Nonparametric Topic Modeling with Neural Inference
This work addresses the need for more flexible and accurate topic modeling in natural language processing, offering incremental improvements over existing methods.
The authors tackled the problem of improving topic modeling by combining nonparametric topic models with Auto-Encoding Variational Bayes, proposing iTM-VAE and HiTM-VAE, which outperformed state-of-the-art baselines on datasets like 20News and Reuters RCV1-V2.

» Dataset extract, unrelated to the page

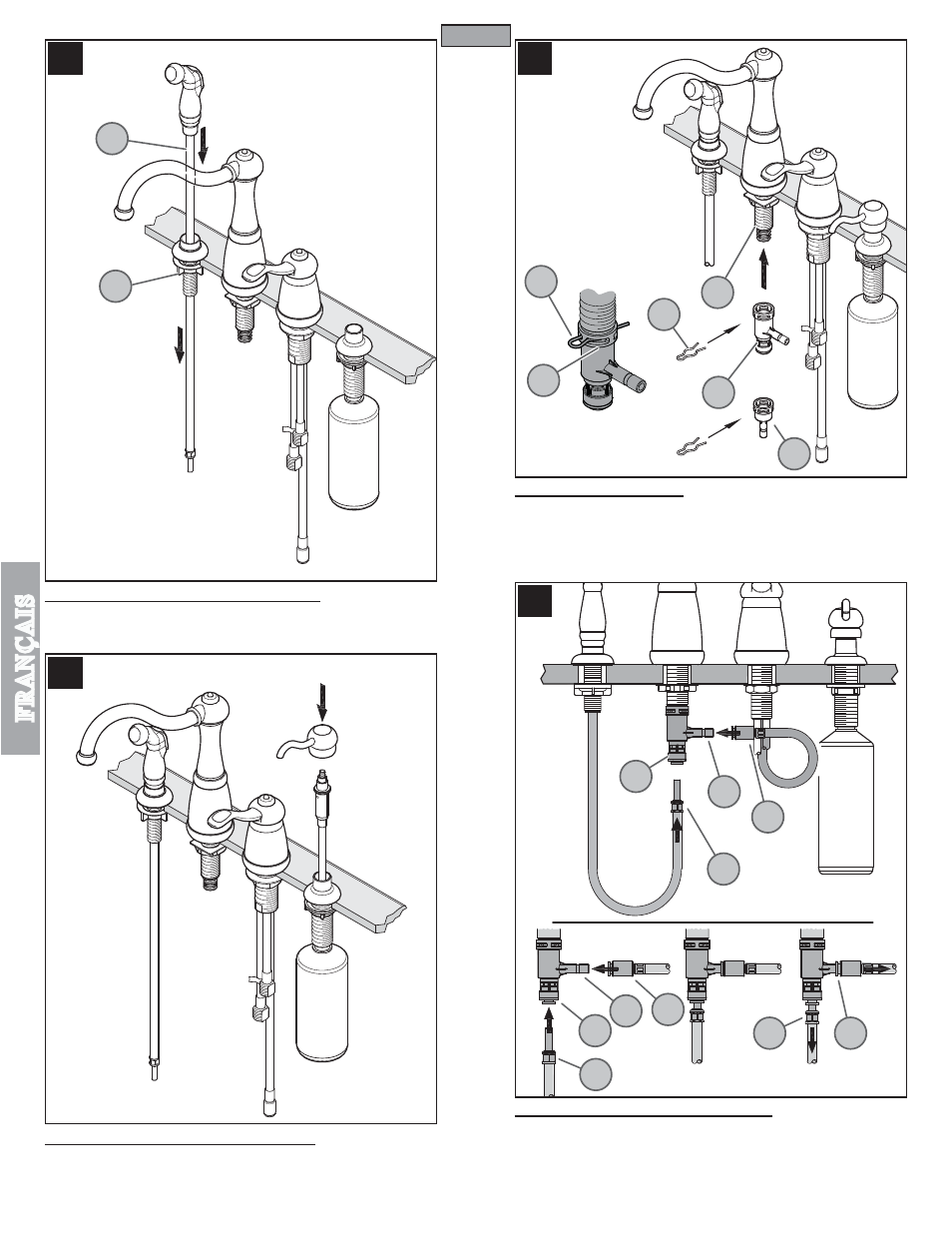 FRANÇAIS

This work focuses on combining nonparametric topic models with Auto-Encoding Variational Bayes (AEVB). Specifically, we first propose iTM-VAE, where the topics are treated as trainable parameters and the document-specific topic proportions are obtained by a stick-breaking construction. The inference of iTM-VAE is modeled by neural networks such that it can be computed in a simple feed-forward manner. We also describe how to introduce a hyper-prior into iTM-VAE so as to model the uncertainty of the prior parameter. Actually, the hyper-prior technique is quite general and we show that it can be applied to other AEVB based models to alleviate the {\it collapse-to-prior} problem elegantly. Moreover, we also propose HiTM-VAE, where the document-specific topic distributions are generated in a hierarchical manner. HiTM-VAE is even more flexible and can generate topic distributions with better variability. Experimental results on 20News and Reuters RCV1-V2 datasets show that the proposed models outperform the state-of-the-art baselines significantly. The advantages of the hyper-prior technique and the hierarchical model construction are also confirmed by experiments.